Of course, my actual data is more complex, with more classes (to family level).


Solution 1:

Your idea to do a chi-squared test of homogeneity seems correct. I put the fictitious data of your question into a contingency table in R:

nest.1 = c(500, 200, 20)
nest.2 = c(100, 50, 3)
TAB = rbind(nest.1, nest.2)
TAB
       [,1] [,2] [,3]
nest.1  500  200   20
nest.2  100   50    3

Then R does the chi-squared test, as shown below. Or it is not difficult to do on a calculator.

chisq.test(TAB)

        Pearson's Chi-squared test

data:  TAB
X-squared = 1.6849, df = 2, p-value = 0.4307

Warning message:
In chisq.test(TAB) : 
 Chi-squared approximation may be incorrect

As you may know, the chi-squared test statistic is computed using the observed counts in TAB along with expected counts computed using the marginal totals of TAB according to the null hypothesis that the two nests have the same proportions of food categories. If any of the expected counts are smaller than $5$ the chi-squared statistic may not have the intended chi-squared distribution, and thus the P-value may be misleading.

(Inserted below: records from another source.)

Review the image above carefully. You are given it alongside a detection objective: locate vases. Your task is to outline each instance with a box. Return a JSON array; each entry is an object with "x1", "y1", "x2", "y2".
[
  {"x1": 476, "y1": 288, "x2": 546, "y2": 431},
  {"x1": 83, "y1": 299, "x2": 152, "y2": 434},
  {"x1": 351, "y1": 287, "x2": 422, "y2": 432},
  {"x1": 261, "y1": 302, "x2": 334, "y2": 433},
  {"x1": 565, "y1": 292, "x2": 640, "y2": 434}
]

For your data the the expected counts can be displayed as follows:

chisq.test(TAB)$exp
           [,1]      [,2]      [,3]
nest.1 494.8454 206.18557 18.969072
nest.2 105.1546  43.81443  4.030928
Warning message:
In chisq.test(TAB) : 
 Chi-squared approximation may be incorrect

Because only one of the expected counts is below $5$ and it is above $3$ the P-value $0.53 > 0.05 = 5\%$ is likely OK, indicating no evidence that the two nests differ as to relative frequencies of food categories. (Many statisticians would trust the P-value, if most counts are below $5,$ but none below $3.)$

However, as implemented in R, chisq.test can simulate a more accurate P-value when there is an error message. If you need to do this with your real data, the procedure is as below. (I would always do the simulation anytime there is a warning message, just to be sure. The simulation method in R is carefully implemented and I have found it to be trustworthy.)

chisq.test(TAB, sim=T)

        Pearson's Chi-squared test 
        with simulated p-value 
        (based on 2000 replicates)

data:  TAB
X-squared = 1.6849, df = NA, p-value = 0.4233

This may be necessary if you have more food categories (some of which may have low counts).

I am not saying that a chi-squared test of homogeneity is the only way to analyze your data, but it is s very commonly used method and will be understood by most people reading an account of your study.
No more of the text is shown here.